In this study, a total of 19,388 predicted protein-coding genes were identified in the AKV. When compared to other species available in the NCBI database, the turkey vulture (accession number: GCA_000699945.1) and the California condor (accession number: GCA_018139145.2) were found to have 11,361 and 15,144 protein-coding genes, respectively. Conversely, species more closely related to AKV, such as the golden eagle (accession number: GCA_900496995.4) and bald eagle (accession number: GCA_000737465.1), were annotated with 16,702 and 15,212 protein-coding genes, respectively. It is worth noting that gene annotation using RNA sequencing-based methods likely contributed to improved annotations31. Additionally, divergence time estimation was conducted based on 1259 single-copy orthologous genes between AKV and other species. The estimated divergence time between OWVs and NWVs was determined to be 38.37 Mya, while the estimated divergence time between AKV and sister taxa, including the white-tailed eagle, bald eagle, northern goshawk, harpy eagle, black hawk-eagle and golden eagle, was estimated to be 13.13 Mya. These estimations differ from previous studies, where the estimated divergence time between OWVs and NWVs was 60 Mya, and between cinereous vultures and bald eagles, it was 18 Mya15. These variations may arise from differences in the methods and calibration points utilized in the analysis.

In our comparative genomic analysis, the investigation of species-specific gene families revealed enriched gene families associated with virus infection. These functions included virion attachment to host cells, viral genome integration, virion assembly and budding. Endogenous retroviral fragments were identified in several bird species32. Among vultures, retroviral genome integration was previously documented solely in the turkey vulture genome, while avian endogenous retrovirus EAV-HP was reported in the facial skin microbiome of both black vultures and the turkey vultures32,33. Notably, this study marks the first identification of the retrovirus-related sequences in the AKV genome. Furthermore, our analysis revealed the E3 ubiquitin-protein ligase ICP0 families, associated with the suppression of host defense responses. Within the ubiquitin proteasome system, E3 ubiquitin ligases play a crucial role in transferring ubiquitin to target substrates for subsequent proteolysis34. Specifically, ICP0 mediates the degradation of IRF7, a regulator of type I interferon production, which is a crucial cytokine for both innate and adaptive immunity35.

In terms of gene families or genes that were associated with the immune response and host defense mechanisms, certain highly enriched expanded gene families, such as CD163 and HFE, have been shown to be associated with immune responses and iron regulation.

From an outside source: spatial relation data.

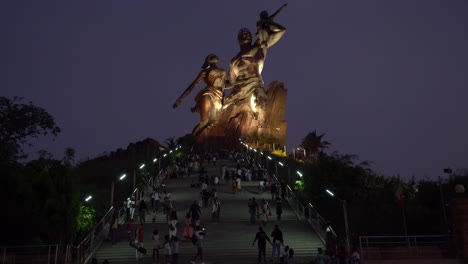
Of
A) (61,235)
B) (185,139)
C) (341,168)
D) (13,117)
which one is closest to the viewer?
(61,235)

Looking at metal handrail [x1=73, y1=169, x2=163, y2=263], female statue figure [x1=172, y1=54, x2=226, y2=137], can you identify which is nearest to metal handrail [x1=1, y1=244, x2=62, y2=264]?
metal handrail [x1=73, y1=169, x2=163, y2=263]

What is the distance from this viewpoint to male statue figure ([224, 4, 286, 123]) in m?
56.8

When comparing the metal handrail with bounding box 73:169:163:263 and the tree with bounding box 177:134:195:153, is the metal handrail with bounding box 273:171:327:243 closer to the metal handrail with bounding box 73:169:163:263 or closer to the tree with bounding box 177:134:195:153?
the metal handrail with bounding box 73:169:163:263

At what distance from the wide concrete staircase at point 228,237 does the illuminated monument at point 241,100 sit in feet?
105

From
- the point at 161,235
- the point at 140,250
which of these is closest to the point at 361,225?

CD163 facilitates the endocytosis and clearance of hemoglobin/haptoglobin complexes by macrophages, potentially protecting tissues from oxidative damage caused by free hemoglobin and serving as an innate immune sensor for microorganisms36. Additionally, HFE plays a significant role in the inflammatory response by modulating CD8+ T-lymphocyte responses due to its structural resemblance to MHC I37. In addition, HFE is implicated in iron regulation by inhibiting iron efflux from macrophages and enterocytes, potentially influencing susceptibility to bacterial infections due to iron’s role as a nutrient for various pathogens38.

Apart from the expanded gene families, several PSGs exhibited substantial enrichment in pathways associated with the immune response and defense mechanisms. Notable examples include CD274, AHR, CYP1A2, MRC1, BIRC5 and SRM genes. CD274 is identified as an adhesion molecule present on T-cells, antigen-presenting cells and tumor cells according to KEGG pathways (map04514 and map05235). It plays an important role in the PD1/PD-L signaling pathway, regulating inappropriate immune responses39. AHR has been reported to activate Th17 differentiation in response to inflammatory stimuli40. Additionally, AHR is involved in xenobiotic metabolism by mediating CYP1A expression41. CYP1A in turn, plays pivotal roles in biotransformation of exogenous substances such as drugs and pollutants, as well as endogenous substances like hormones, vitamins and fatty acids42. MRC1, a glycoprotein located on the surface of antigen presenting cells, is crucial for cell–cell and pathogen recognition, mediating T-cell activation, antigen processing and presentation43. BIRC5, involved in positive regulation of the cell cycle response, is highly expressed in T cells and various tumor tissues44,45. Its high expression in tumors correlates positively with immune cell activation, suggesting its role as an immune-related gene46. Finally, SRM plays a pivotal role in spermidine biosynthesis, a natural polyamine with diverse functions including antioxidant properties, regulation of cell division, protein synthesis, tissue growth and reduction of lipid accumulation in adipose tissue47,48. However, the role of these gene families and genes in vultures should be further investigated.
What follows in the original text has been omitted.